Radek Smach, pintura abstrata marrom va766, 2019. Acrílico sobre tela, 100 x 80 cm.

Radek Smach: pintura abstrata marrom

A pintura abstrata marrom traz de volta um cromatismo icônico da história da arte, pois o trabalho foi feito com tons semelhantes aos de Autumn Rhythm (Número 30) , uma pintura de Jackson Pollock datada de 1950. Nesta "versão moderna" de meados do século obra-prima do século, o princípio da técnica de gotejamento é dispensado, pois as cores são regularmente e cuidadosamente espalhadas sobre o meio de pintura, em vez de "aleatoriamente" sobrepostas por gotejamentos "desordenados". Apesar dessas diferenças, a imposição de tons de marrom traz à mente, em ambas as obras, as atmosferas de outono, que, no caso de Pollock, são explicitamente mencionadas pelo próprio título da obra. Em particular, Autumn Rhythm evoca essa estação através do movimento energético desencadeado pela combinação de linhas e gotas de cor, visando quase reivindicar a vitalidade de uma época do ano muitas vezes associada apenas à hibernação ou ao doce sono. Já na obra do artista Artmajer, a composição estudada aponta para um outono mais tradicional, ou seja, terroso, aconchegante e rotineiro, marcado por uma atmosfera que incita à introspecção, ao recolhimento, ao autocuidado e à proteção, visando transformar o indivíduo e fazê-lo "florescer" apenas na próxima primavera.

Marc Mugnier, Esferóide de madeira , 2020. Escultura em madeira, 40 x 40 x 40 cm.

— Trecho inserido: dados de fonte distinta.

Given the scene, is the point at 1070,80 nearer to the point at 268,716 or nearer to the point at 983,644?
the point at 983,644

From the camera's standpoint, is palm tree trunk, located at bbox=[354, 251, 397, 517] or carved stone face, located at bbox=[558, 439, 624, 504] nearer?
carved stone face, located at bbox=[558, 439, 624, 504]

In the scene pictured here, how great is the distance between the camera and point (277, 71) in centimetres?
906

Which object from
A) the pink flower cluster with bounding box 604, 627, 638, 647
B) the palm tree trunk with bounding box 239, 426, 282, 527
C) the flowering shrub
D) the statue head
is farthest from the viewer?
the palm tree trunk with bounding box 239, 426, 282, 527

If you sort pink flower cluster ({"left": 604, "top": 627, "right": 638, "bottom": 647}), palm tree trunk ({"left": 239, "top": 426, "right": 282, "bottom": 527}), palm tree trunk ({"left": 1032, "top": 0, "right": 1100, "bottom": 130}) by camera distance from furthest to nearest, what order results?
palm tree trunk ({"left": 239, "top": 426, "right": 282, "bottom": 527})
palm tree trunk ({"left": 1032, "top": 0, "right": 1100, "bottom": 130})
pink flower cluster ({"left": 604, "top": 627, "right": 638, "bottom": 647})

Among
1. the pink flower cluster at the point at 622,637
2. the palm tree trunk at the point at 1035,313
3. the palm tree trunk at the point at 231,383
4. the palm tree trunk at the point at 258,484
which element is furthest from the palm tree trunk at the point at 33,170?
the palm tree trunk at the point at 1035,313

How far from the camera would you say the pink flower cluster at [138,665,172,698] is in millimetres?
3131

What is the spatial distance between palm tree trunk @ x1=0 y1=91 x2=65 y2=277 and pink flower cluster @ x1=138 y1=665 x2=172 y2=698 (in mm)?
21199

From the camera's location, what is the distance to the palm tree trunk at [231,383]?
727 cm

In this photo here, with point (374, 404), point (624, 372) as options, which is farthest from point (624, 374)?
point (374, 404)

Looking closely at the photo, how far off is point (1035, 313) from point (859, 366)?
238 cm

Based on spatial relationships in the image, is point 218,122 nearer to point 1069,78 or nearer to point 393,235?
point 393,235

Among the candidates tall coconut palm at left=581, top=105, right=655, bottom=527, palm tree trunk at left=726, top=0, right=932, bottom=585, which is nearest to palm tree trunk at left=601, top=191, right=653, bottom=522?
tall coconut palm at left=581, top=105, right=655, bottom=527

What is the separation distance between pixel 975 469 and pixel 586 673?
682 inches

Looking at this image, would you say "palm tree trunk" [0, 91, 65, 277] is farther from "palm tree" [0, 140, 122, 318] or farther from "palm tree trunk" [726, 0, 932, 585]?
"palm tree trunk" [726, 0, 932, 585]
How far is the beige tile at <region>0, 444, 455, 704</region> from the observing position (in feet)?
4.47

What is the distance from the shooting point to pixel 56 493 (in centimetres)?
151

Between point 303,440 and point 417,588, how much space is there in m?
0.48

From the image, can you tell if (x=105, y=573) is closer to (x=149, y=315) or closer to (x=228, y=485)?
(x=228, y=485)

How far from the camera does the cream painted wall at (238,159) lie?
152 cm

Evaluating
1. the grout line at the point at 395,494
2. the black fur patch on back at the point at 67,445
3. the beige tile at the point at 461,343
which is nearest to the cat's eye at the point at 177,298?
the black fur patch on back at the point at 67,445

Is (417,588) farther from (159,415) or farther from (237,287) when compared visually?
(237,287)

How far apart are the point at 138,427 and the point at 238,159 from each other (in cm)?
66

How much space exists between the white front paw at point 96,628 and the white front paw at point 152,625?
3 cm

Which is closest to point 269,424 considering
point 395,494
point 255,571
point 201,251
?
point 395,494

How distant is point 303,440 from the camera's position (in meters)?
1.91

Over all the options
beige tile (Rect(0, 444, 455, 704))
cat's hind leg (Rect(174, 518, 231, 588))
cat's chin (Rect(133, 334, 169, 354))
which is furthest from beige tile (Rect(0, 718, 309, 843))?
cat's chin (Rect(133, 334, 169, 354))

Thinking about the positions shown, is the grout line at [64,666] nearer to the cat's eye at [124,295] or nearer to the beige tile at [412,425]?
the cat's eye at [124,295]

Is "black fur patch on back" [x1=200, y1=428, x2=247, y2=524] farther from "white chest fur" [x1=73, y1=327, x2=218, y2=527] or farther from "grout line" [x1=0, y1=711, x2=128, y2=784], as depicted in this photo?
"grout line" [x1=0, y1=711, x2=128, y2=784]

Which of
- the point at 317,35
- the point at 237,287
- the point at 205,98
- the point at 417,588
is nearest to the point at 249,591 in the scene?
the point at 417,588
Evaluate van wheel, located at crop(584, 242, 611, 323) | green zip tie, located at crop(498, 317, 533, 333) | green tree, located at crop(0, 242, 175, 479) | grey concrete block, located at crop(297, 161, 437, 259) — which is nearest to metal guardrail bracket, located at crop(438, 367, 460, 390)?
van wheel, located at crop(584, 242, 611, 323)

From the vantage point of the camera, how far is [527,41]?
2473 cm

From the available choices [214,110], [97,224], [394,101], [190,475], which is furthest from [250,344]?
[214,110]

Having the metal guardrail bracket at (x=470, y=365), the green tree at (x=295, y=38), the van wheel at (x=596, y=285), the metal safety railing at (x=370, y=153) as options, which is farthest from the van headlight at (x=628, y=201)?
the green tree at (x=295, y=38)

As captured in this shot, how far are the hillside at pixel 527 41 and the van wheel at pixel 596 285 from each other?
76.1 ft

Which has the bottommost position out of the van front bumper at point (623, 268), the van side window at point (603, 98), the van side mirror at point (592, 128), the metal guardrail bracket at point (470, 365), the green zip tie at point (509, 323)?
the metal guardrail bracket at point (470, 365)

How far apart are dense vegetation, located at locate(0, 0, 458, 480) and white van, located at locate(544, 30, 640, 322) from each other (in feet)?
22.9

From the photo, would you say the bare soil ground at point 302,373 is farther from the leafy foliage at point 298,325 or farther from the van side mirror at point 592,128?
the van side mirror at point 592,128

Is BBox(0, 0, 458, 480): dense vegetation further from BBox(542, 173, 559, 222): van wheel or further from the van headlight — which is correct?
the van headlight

Marc Mugnier: Esferóide de madeira

A escultura esférica de Mugnier foi criada a partir da montagem de peças de carvalho encerado, perseguindo o objetivo de revelar alguns dos mistérios da natureza que nos rodeia. De facto, precisamente através da utilização de substâncias orgânicas, o artista, que, ao criar uma ligação com a matéria mais autêntica, quer transmitir a memória do nosso planeta, acompanhando-o com uma forte mensagem de paz e respeito pelo mundo em que vivemos viver. Por outro lado, no que diz respeito à relação que o espectador deve ter com o Wooden Spheroid , Mugnier faz questão de salientar que, para além da mensagem de apoio à natureza, não há outras intenções na sua obra do que estimular a livre interpretação do espectador. Por fim, do ponto de vista histórico da arte, a obra do artista Artmajeur lembra as esculturas de Ben Butler, construídas através da montagem de centenas de peças de madeira, que, dispostas em estranhas formações, não seguem um plano definido, a não ser imitar formações naturais.